### Text segment
#lang scribble/doc

@(require scribble/manual
          planet/scribble)

@title{@bold{Portaudio}: Bindings for the Portaudio portable sound library}

@author[(author+email "John Clements" "clements@racket-lang.org")]

@(require (for-label racket))

@defmodule/this-package[main]{This collection provides 
 bindings to the cross-platform ``Portaudio'' library, capable of playing 
 sound on Windows, OS X, and Linux. 
 
 This package includes the portaudio dynamic libraries for Windows and Mac, 
 where I believe that users will have trouble compiling and installing 
 such a package.  On Linux, users must install it themselves.
 
 In addition, there is a small C library that provides interface code.
 This is provided in compiled form for all platforms.
 
 These C libraries, like all other higher-level parts of this 
 package, assume that all samples are represented as 16-bit
 signed integers, and that there are exactly two channels of
 interleaved audio.  Doing something else would require recompiling 
 the callback code, or writing your own callbacks and calling the
 portaudio functions directly.
 
 The functions of the portaudio package are provided directly. These
 are not documented; instead, read @filepath{portaudio.rkt} to see
 the header file for portaudio, which turns out to be essentially
 the best existing documentation for the package. Furthermore,
 these functions are not at all safe, and it's definitely possible
 to crash racket using these functions.
 
 There are also higher-level functions, @racket[s16vec-play],
 and @racket[stream-play], and @racket[stream-play/unsafe], 
 for playing sounds and streams. The first two are safe.
 These are documented below.

### Supplied information
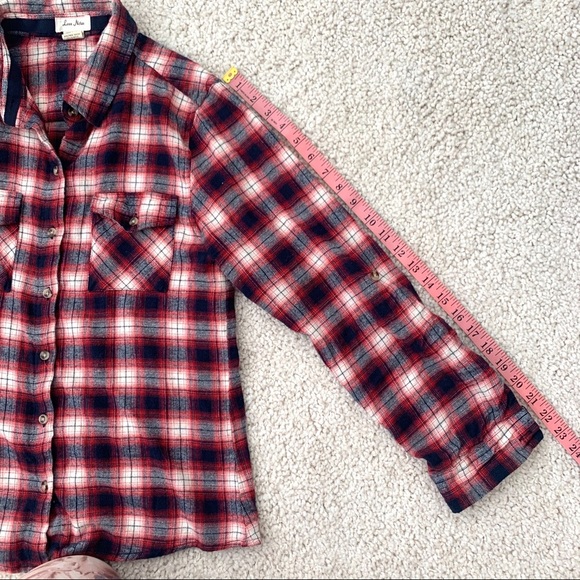 ♡ Love notes ♡ cowgirl blouse L rollup sleeve top - Picture 5 of 7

### Problem 1
In the Portaudio documentation, why does the package bundle the portaudio dynamic libraries for Windows and Mac but not for Linux? Answer in one to three sentences.
### Problem 2
From the Portaudio documentation, return the passage starting at "This package includes" and ending at "provides interface code.", copied word for word.

### Task result 1
The author believes that users on Windows and Mac will have trouble compiling and installing such a package, so the libraries are included for those platforms. On Linux, users must install it themselves.

### Task result 2
This package includes the portaudio dynamic libraries for Windows and Mac, 
 where I believe that users will have trouble compiling and installing 
 such a package.  On Linux, users must install it themselves.
 
 In addition, there is a small C library that provides interface code.